*** Records for the task ***

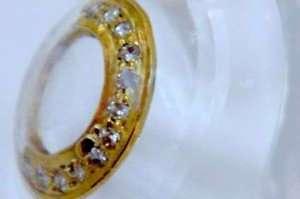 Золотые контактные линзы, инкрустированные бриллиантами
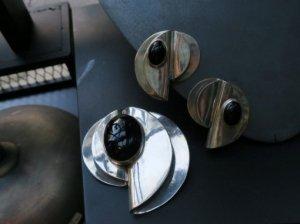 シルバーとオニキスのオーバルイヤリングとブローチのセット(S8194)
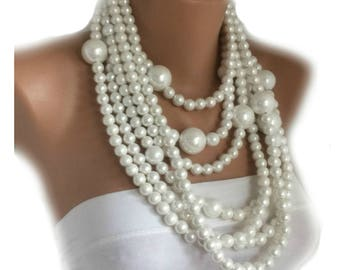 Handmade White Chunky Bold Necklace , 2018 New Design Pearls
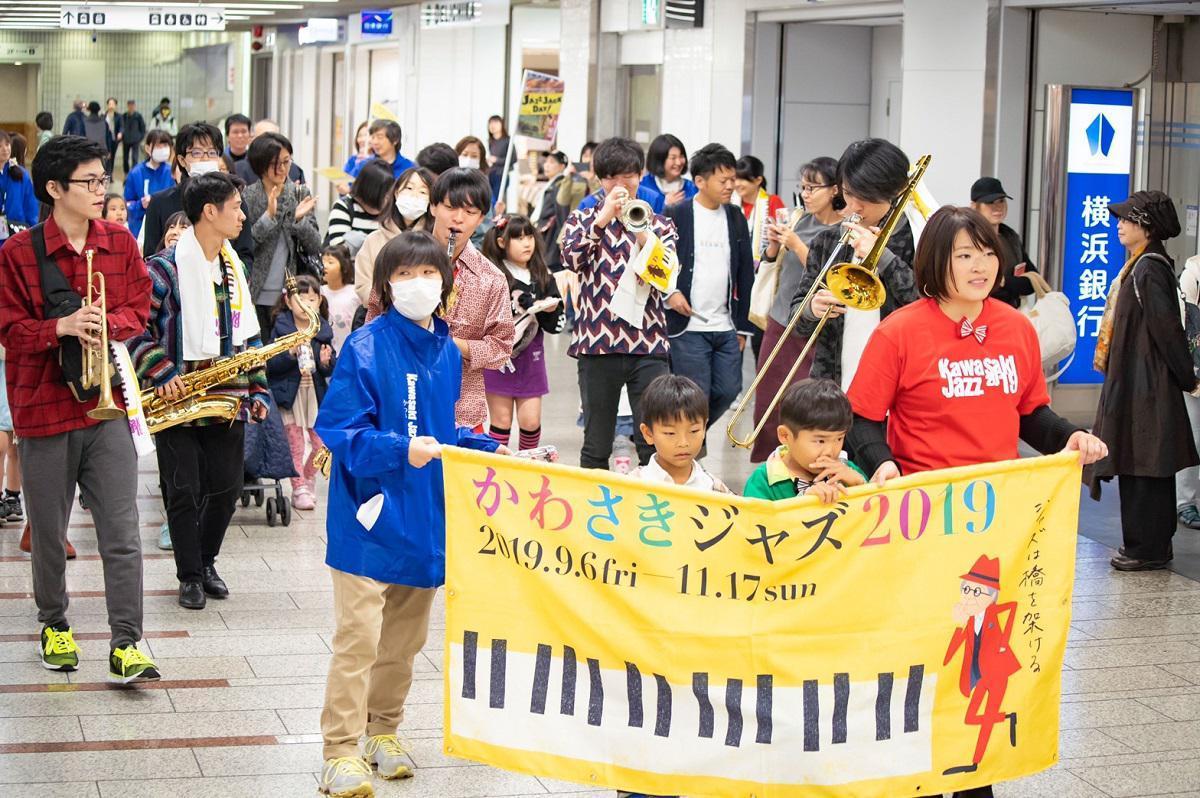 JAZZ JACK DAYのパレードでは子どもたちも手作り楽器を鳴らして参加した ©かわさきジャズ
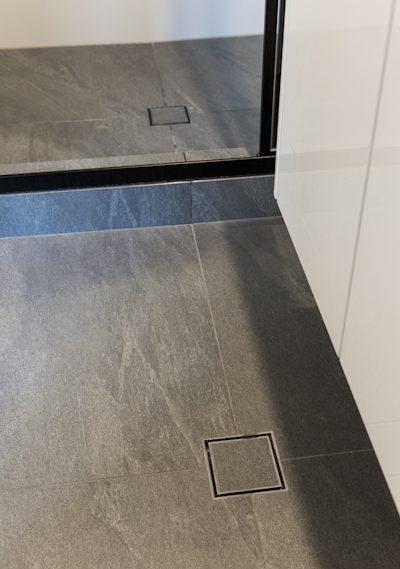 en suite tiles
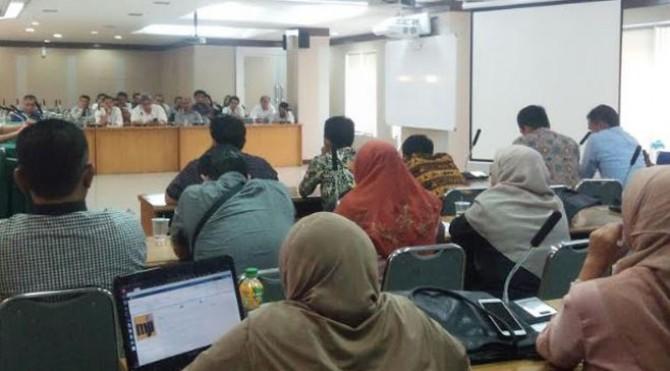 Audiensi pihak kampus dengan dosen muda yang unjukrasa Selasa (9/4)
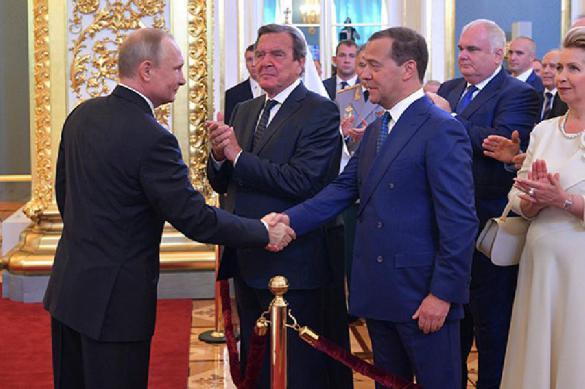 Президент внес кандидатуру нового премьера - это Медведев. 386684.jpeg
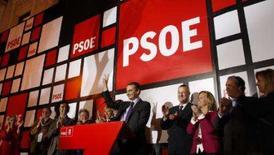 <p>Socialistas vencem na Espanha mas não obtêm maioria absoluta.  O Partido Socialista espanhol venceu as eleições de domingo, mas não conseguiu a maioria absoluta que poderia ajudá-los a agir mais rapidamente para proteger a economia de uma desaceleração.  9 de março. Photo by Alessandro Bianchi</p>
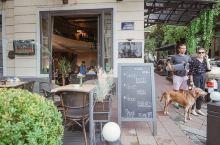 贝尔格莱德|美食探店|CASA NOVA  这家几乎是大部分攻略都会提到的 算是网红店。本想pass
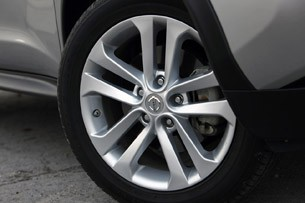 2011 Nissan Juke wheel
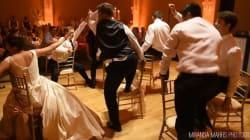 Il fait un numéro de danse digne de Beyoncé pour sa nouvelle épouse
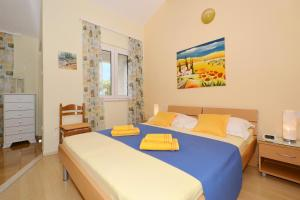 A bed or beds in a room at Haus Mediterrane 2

*** End of Records for the task ***
*** Records for the task ***

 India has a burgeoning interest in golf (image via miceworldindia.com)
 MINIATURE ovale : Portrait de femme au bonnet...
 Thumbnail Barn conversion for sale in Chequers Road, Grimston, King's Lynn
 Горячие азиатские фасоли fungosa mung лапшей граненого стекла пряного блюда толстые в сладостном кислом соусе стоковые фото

*** End of Records for the task ***
*** Records for the task ***

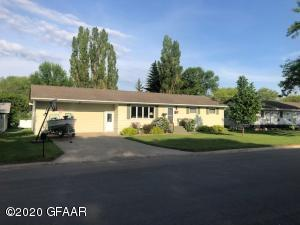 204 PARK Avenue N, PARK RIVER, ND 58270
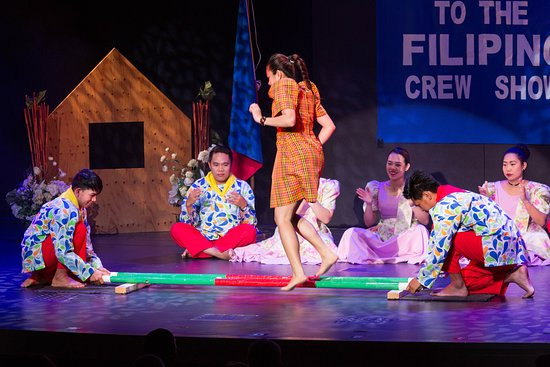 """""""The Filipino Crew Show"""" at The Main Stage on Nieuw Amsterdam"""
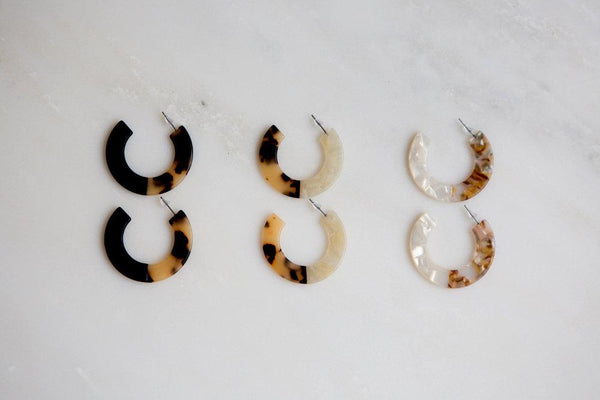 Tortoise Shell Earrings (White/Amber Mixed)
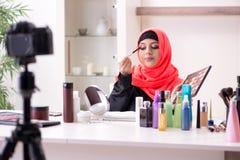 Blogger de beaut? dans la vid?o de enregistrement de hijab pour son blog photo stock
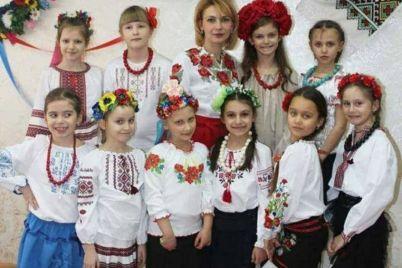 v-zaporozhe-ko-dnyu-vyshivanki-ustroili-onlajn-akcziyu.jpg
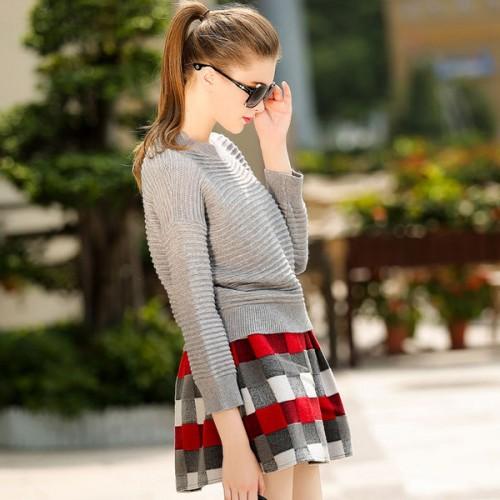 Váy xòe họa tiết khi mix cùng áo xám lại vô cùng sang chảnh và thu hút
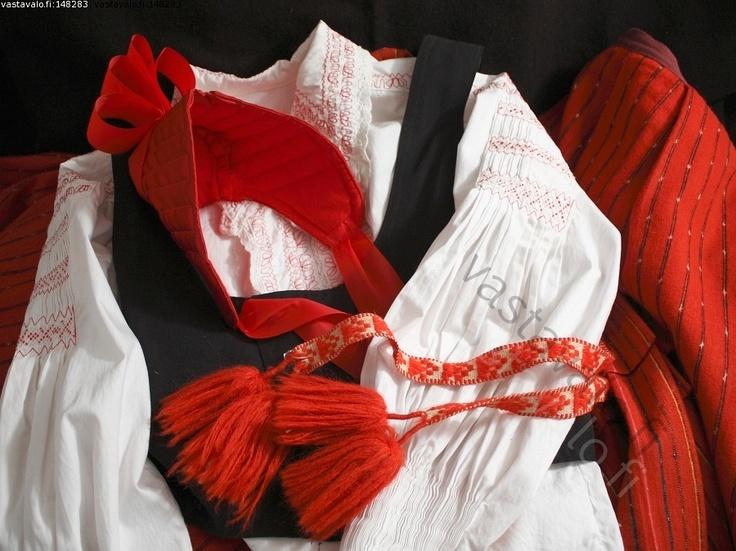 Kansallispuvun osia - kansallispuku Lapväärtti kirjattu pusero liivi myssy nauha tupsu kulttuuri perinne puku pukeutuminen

*** End of Records for the task ***

Please print the lines above word for word, starting at the one with "シルバーとオニキスのオーバルイヤリングとブローチのセット(S8194)" and ending at the one with "A bed or beds", both included, and without any picture.

- _Problem solution_:
 シルバーとオニキスのオーバルイヤリングとブローチのセット(S8194)
 Handmade White Chunky Bold Necklace , 2018 New Design Pearls
 JAZZ JACK DAYのパレードでは子どもたちも手作り楽器を鳴らして参加した ©かわさきジャズ
 en suite tiles
 Audiensi pihak kampus dengan dosen muda yang unjukrasa Selasa (9/4)
 Президент внес кандидатуру нового премьера - это Медведев. 386684.jpeg
 <p>Socialistas vencem na Espanha mas não obtêm maioria absoluta.  O Partido Socialista espanhol venceu as eleições de domingo, mas não conseguiu a maioria absoluta que poderia ajudá-los a agir mais rapidamente para proteger a economia de uma desaceleração.  9 de março. Photo by Alessandro Bianchi</p>
 贝尔格莱德|美食探店|CASA NOVA  这家几乎是大部分攻略都会提到的 算是网红店。本想pass
 2011 Nissan Juke wheel
 Il fait un numéro de danse digne de Beyoncé pour sa nouvelle épouse
 A bed or beds in a room at Haus Mediterrane 2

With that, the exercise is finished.